GATINEAU – The CRTC today decided to mandate mobile virtual network operators for the Canadian wireless market – as long as companies who want to be one already own and operate network facilities and Tier 4 or higher (3, 2, 1) spectrum.
The Commission is calling it “wholesale facilities-based MVNO access service” and the decision also makes it clear this new “wholesale roaming policy applies to fifth-generation (5G) networks. This confirmation is important to help ensure that competition can continue to grow as the mobile wireless service market evolves to 5G.”
In short, that means companies with existing facilities like Videotron, Eastlink, Cogeco and various independents, can expand their offerings beyond their existing networks, but companies with no spectrum or telecom network facilities such as DOT Mobile, Textnow, or Mint Mobile, would not be able to, since they do not own spectrum in Canada (unless of course they entered into a branding or other business arrangement with an MVNO-eligible company).
There are 172 Tier 4 areas across Canada with spectrum owned by various companies but the companies which must provide MVNO access are Bell Mobility, Rogers and Telus in all areas across Canada except in Saskatchewan and the territories, SaskTel in Saskatchewan, and Bell Mobility in the three territories.
As for wholesale rates, there will not be another proceeding where the Commission will set rates. Instead, the CRTC is requiring the dominant carriers to file wholesale MVNO tariffs within 90 days of today and then for the carriers and MVNOs to negotiate a deal.
If the parties can not come to a deal, they can appeal to the CRTC which will be the final arbitrator.
There is an expiration date on this new regime at seven years where the Commission wants the MVNOs to take that time to build their own facilities and migrate their customers to their own networks and these MVNO provisions will be phased out (something like this can always be extended, however).
As well, the Commission has also mandated seamless roaming between carriers so that calls, for example, are not dropped when a customer of one carrier roams onto the network of another with which it has a roaming agreement.
All of this means “regional providers that invest in network infrastructure and spectrum will be able to offer competitive services to millions of Canadians as mobile virtual network operators in areas where competition is limited.

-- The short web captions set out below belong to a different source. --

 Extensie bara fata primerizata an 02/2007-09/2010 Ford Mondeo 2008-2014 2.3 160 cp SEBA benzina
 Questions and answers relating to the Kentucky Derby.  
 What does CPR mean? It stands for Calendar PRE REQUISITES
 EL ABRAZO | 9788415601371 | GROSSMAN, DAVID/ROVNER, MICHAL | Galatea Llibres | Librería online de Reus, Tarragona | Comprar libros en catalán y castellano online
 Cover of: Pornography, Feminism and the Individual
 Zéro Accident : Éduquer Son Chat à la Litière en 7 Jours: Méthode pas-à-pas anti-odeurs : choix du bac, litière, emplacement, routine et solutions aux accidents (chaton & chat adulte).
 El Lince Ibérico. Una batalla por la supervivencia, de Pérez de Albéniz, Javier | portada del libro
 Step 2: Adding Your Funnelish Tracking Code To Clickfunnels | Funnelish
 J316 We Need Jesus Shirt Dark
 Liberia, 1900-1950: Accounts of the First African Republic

These companies have already been contributing to greater competition and helping to lower prices,” reads the Commission press release.
“Furthermore, these regional providers will have the flexibility to resell their wholesale access to mobile virtual network operators, which will enable further competition in the marketplace.” (This might be how Mint Mobile or TextNow or DOT Mobile get into the market)

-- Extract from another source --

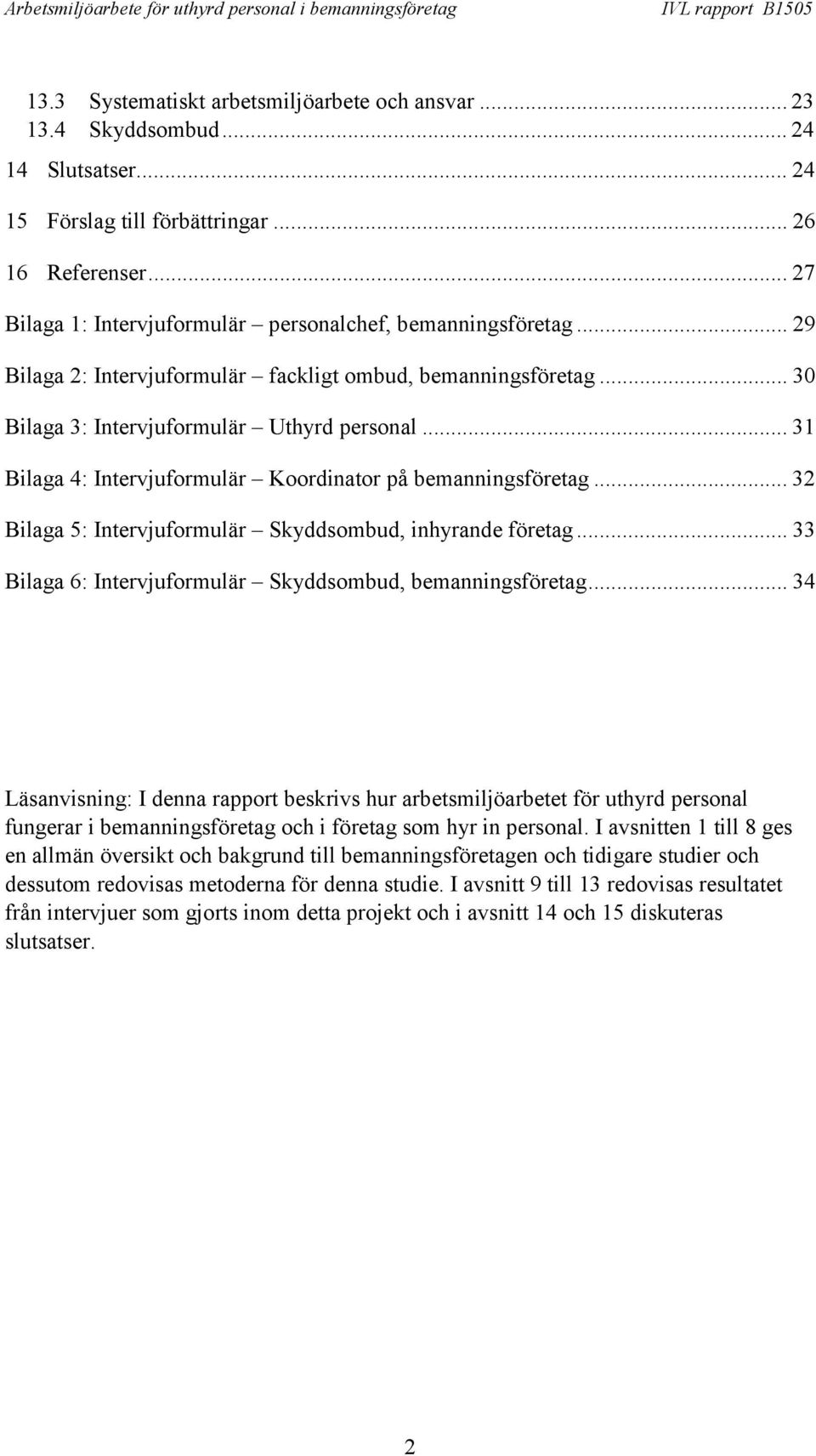 .. 31 Bilaga 4: Intervjuformulär Koordinator på bemanningsföretag... 32 Bilaga 5: Intervjuformulär Skyddsombud, inhyrande företag... 33 Bilaga 6: Intervjuformulär Skyddsombud, bemanningsföretag.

Also, the CRTC is requiring Bell, Rogers, Telus and SaskTel to offer low-cost and occasional-use plans in most markets, as well as promote them on their websites, in person and over the phone, for seniors and others who don’t use their smartphone very much. They must report back to the Commission every six months on their progress on this.

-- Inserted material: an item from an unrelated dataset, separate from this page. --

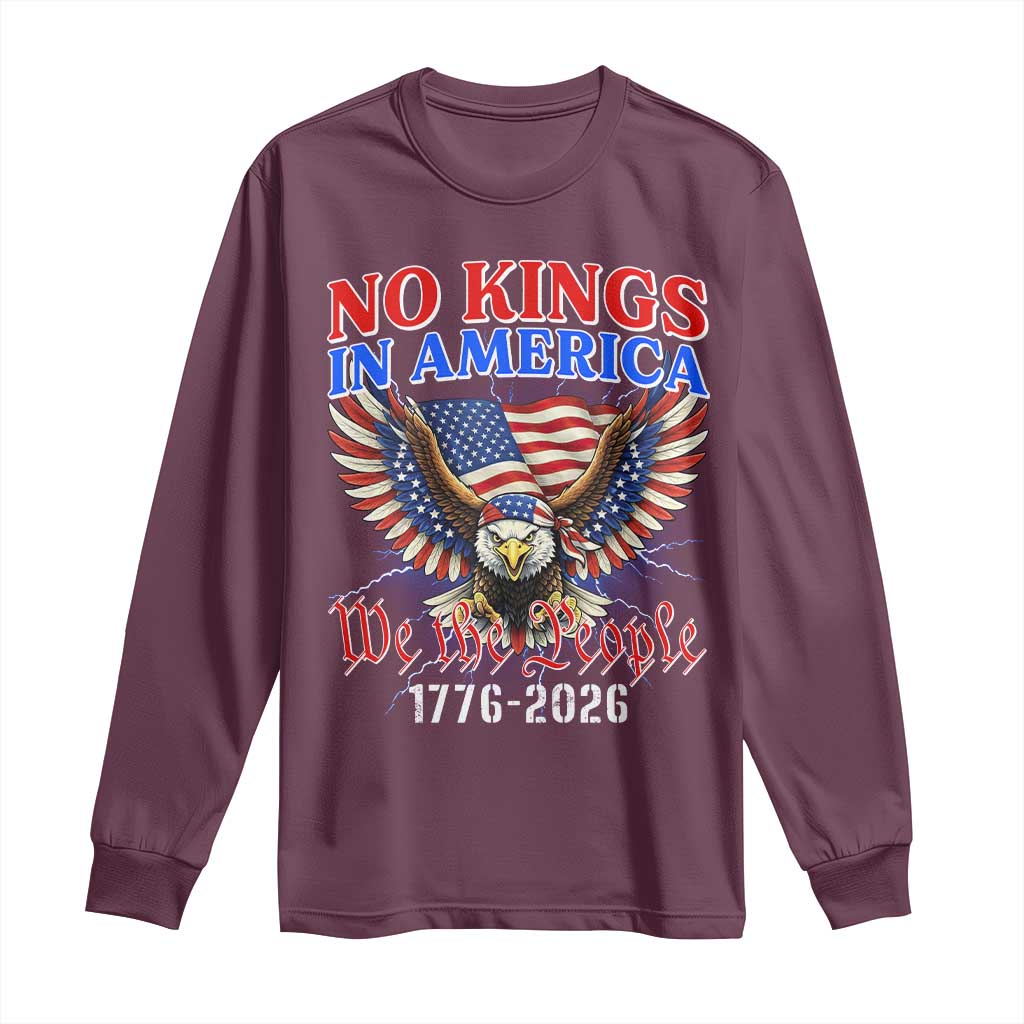 We The People No Kings In America Long Sleeve Shirt 250 Years America Anniversary Vintage American Flag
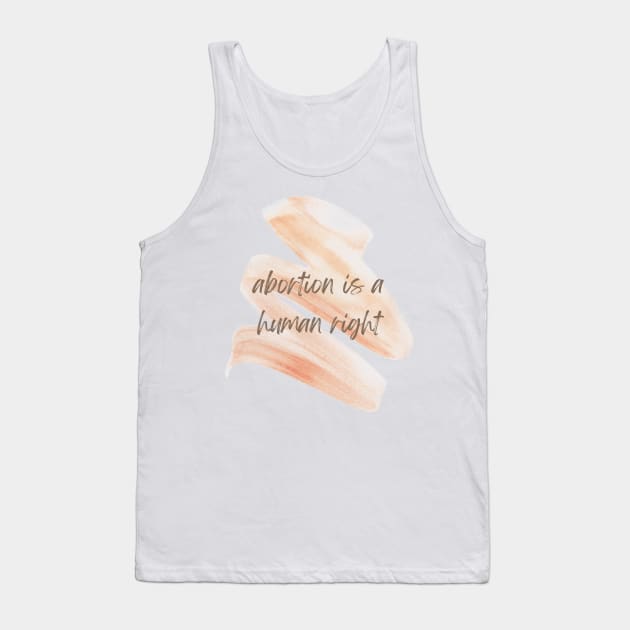 ABORTION IS A HUMAN RIGHT Tank Top by goblinbabe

“While there are encouraging signs that prices are trending downwards, we need to accelerate competition and more affordable options for Canadians. Equally important is ensuring that wireless providers continue to invest in their current networks and build out their 5G networks. The competitive model we are introducing today will result in greater choice and cheaper mobile wireless services for Canadians, who rely on their smartphones now more than ever,” says the quote attributed to Ian Scott, chairperson and CEO of the CRTC.
As for the big deal that has happened since the end of the proceeding and today, the Commission simply said it “is monitoring developments related to the proposed transaction between Rogers Communications and Shaw Communications.”